Rabbits are known to thrive on a plant based diet. None the less, this does not mean all plants are good for their health. This is true for potato dietary plans.  Note that rabbits can eat potatoes, however, it is not recommended as excess feed can cause health problems. Rabbits should not eat potatoes as they do not have much nutritional benefits. Potatoes are high in starch that rabbits cannot digest efficiently. In fact, they offer no nutritional benefits whatsoever to a rabbit. They are low in proteins, vitamins, and minerals.  As a result, rabbits that feed on potatoes often suffer from diarrhoea, constipation and gastrointestinal stasis. Rabbits that develop gastrointestinal stasis experience bloating, weight loss, kidney failure, and sudden death. Despite their dependence on plants, rabbits should not feed on potato leaves as they are poisonous. As a matter of fact, this is true for all members of the nightshade family. As rabbit farmers, it is of the essence to distinguish between various plants and their benefit to animal health.

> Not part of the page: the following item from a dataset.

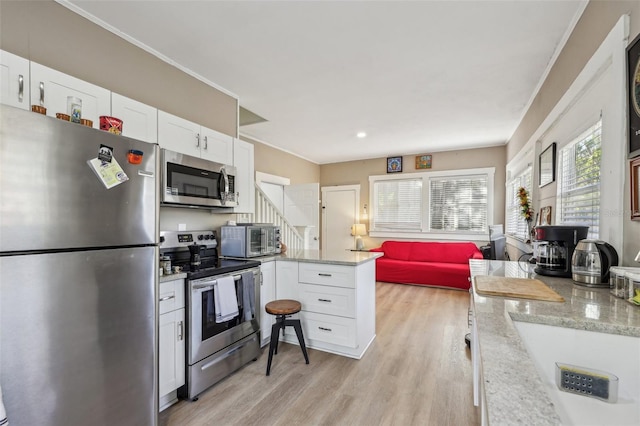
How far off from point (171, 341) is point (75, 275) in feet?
2.95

Lettuce is a healthy plant that belongs to the asteraceae family. It is grown mainly for its leafy vegetable and in some cases its stem and seeds. Lettuce makes up a fairly significant amount of human and animal dietary plans.  A popular assumption among farmers is that all types of lettuce are good for rabbits. This is however not the case. Rabbits should not eat iceberg lettuce as it can be harmful to their health. While all types of lettuce contain lactucarium, iceberg lettuce has higher quantities. Rabbits therefore experience diarrhoea which can be fatal. In addition, iceberg lettuce has water content with little nutritional value, hence it is among the least appropriate food for rabbits.  Although other types of lettuce such as the roman and many others with ark green leaves can be provided as rabbit food, caution should be taken. Rabbits should not feed on excess lettuce is as it is generally bad for their health and can have the same effects as the iceberg lettuce.


The most important thing for rabbit farmers to know is that although rabbits are generally regarded as vegetarian, not all vegetables are suitable feed. Rabbits should not feed on mushrooms of any kind or in any quantity.  While there is limited agricultural scientific research on the subject, mushrooms have been reported to cause adverse effects on the health of rabbits. Eight toxins have been identified as being involved in mushroom poisoning: amanitin, gyromitrin, orellanine, mescaline, ibotenic acid, muscimol, psilocybin, and coprine. Both raw and cooked mushrooms can be a cause of mushroom poisoning as their toxic compounds are not destroyed by heat. Rabbits cannot vomit. This means that they are unable to rid their bodies of toxins that are ingested, often resulting in death. Some varieties of mushrooms are not fatal, but most are toxic and therefore have the potential to cause long term health problems, including liver and nervous system damage. Due to lack of adequate research on the matter, most veterinary medical professionals completely dismiss all mushrooms as rabbit feed or treats. Note that this includes mushrooms that are commonly used as human food.